We might think that evolution leads to the selection of individuals who think only of their own interests, and those of their kin, because genes for such traits would be more likely to spread. But, as I argued then, the development of reason could take us in a different direction.
On the one hand, having a capacity to reason confers an obvious evolutionary advantage, because it makes it possible to solve problems and to plan to avoid dangers, thereby increasing the prospects of survival. Yet, on the other hand, reason is more than a neutral problem-solving tool. It is more like an escalator: once we get on it, we are liable to be taken to places that we never expected to reach. In particular, reason enables us to see that others, previously outside the bounds of our moral view, are like us in relevant respects. Excluding them from the sphere of beings to whom we owe moral consideration can then seem arbitrary, or just plain wrong.
Steven Pinker’s recent book The Better Angels of Our Nature lends weighty support to this view. Pinker, a professor of psychology at Harvard University, draws on recent research in history, psychology, cognitive science, economics, and sociology to argue that our era is less violent, less cruel, and more peaceful than any previous period of human existence.
The decline in violence holds for families, neighborhoods, tribes, and states. In essence, humans living today are less likely to meet a violent death, or to suffer from violence or cruelty at the hands of others, than their predecessors in any previous century.
Many people will doubt this claim. Some hold a rosy view of the simpler, supposedly more placid lives of tribal hunter-gatherers relative to our own.

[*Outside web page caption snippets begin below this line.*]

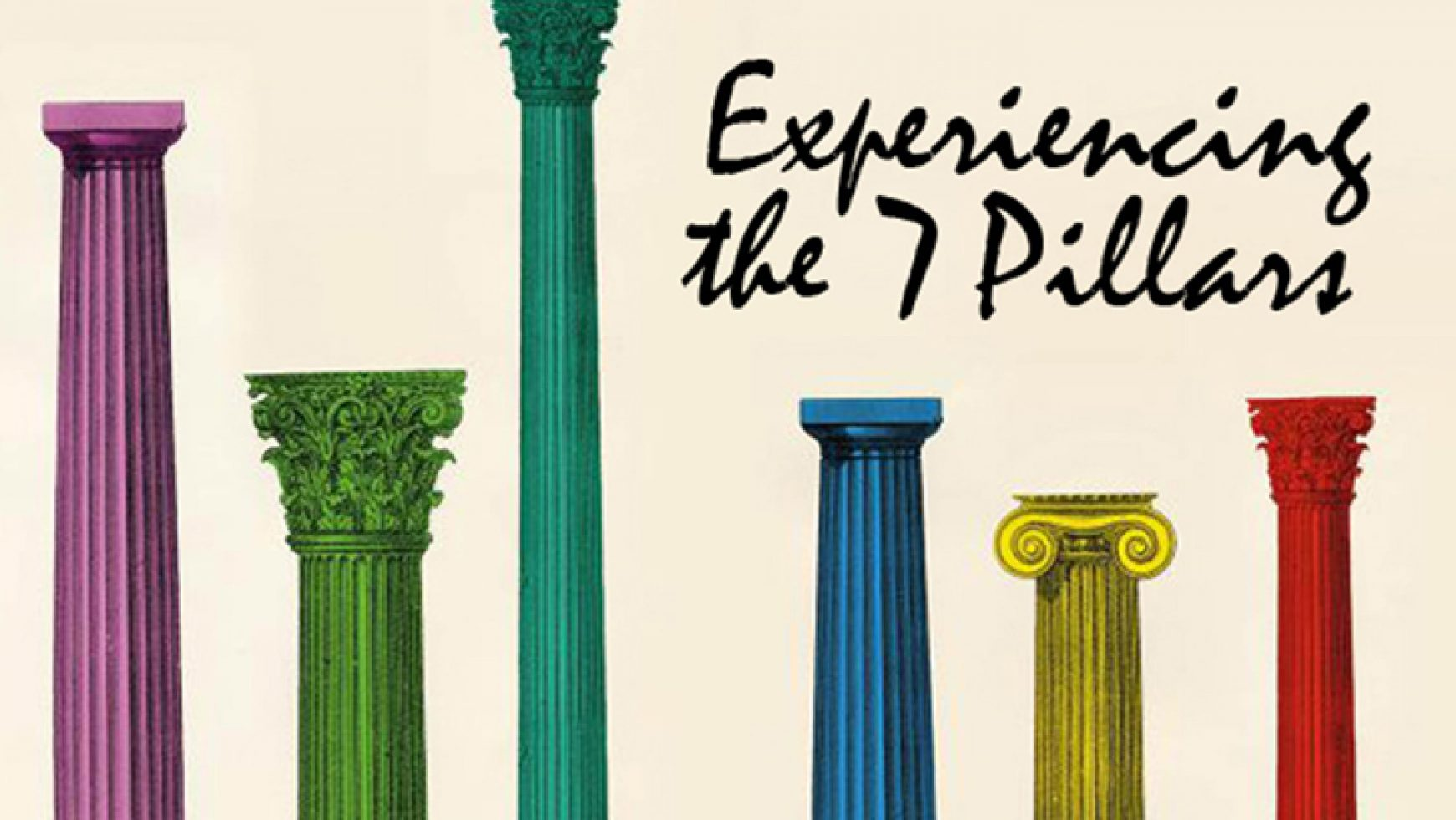 Experiencing the Seven Pillars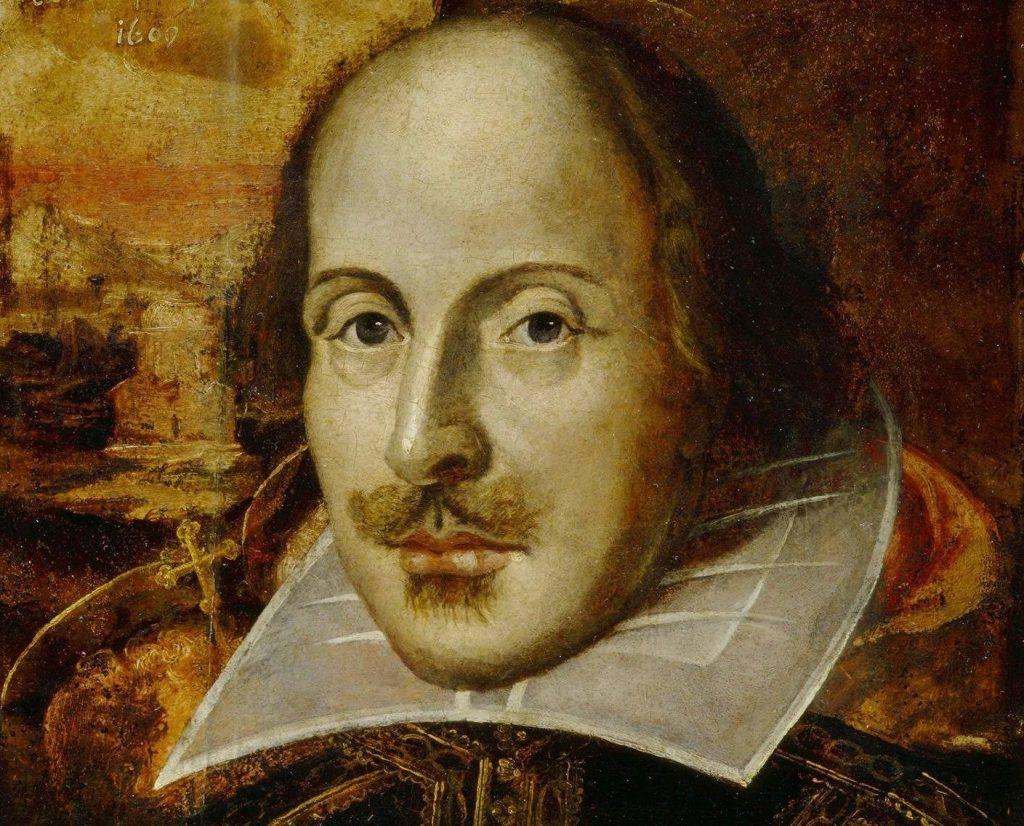 Загадки Шекспира - вопросы авторства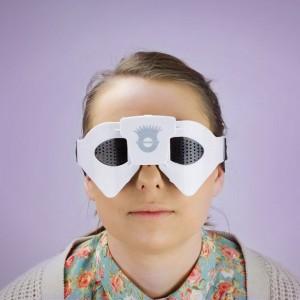 Eyezone massager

But examination of skeletons found at archaeological sites suggests that as many as 15% of prehistoric humans met a violent death at the hands of another person. (For comparison, in the first half of the twentieth century, the two world wars caused a death rate in Europe of not much more than 3%.)
Even those tribal peoples extolled by anthropologists as especially “gentle” – for example, the Semai of Malaysia, the Kung of the Kalahari, and the Central Arctic Inuit – turn out to have murder rates that are, relative to population, comparable to Detroit, which has one of the highest murder rates in the United States. In Europe, your chance of being murdered is now less than one-tenth, and in some countries only one-fiftieth, of what it would have been had you lived 500 years ago.
Pinker accepts that reason is an important factor underlying the trends that he describes. In support of this claim, he refers to the “Flynn Effect” – the remarkable finding by the philosopher James Flynn that since IQ tests were first administered, scores have risen considerably. The average IQ is, by definition, 100; but, to achieve that result, raw test results have to be standardized. If the average teenager today took an IQ test in 1910, he or she would score 130, which would be better than 98% of those taking the test then.
It is not easy to attribute this rise to improved education, because the aspects of the tests on which scores have risen the most do not require a good vocabulary, or even mathematical ability, but instead assess powers of abstract reasoning.
One theory is that we have gotten better at IQ tests because we live in a more symbol-rich environment. Flynn himself thinks that the spread of the scientific mode of reasoning has played a role.
Pinker argues that enhanced powers of reasoning give us the ability to detach ourselves from our immediate experience and from our personal or parochial perspective, and frame our ideas in more abstract, universal terms. This, in turn, leads to better moral commitments, including avoidance of violence. It is just this kind of reasoning ability that improved during the twentieth century.
So there are grounds to believe that our improved reasoning abilities have enabled us to reduce the influence of those more impulsive elements of our nature that lead to violence. Perhaps this underlies the significant drop in deaths inflicted by war since 1945 – a decline that has become even steeper over the past 20 years. If so, there would be no denying that we continue to face grave problems, including of course the threat of catastrophic climate change. But there would nonetheless be some reason to hope for moral progress.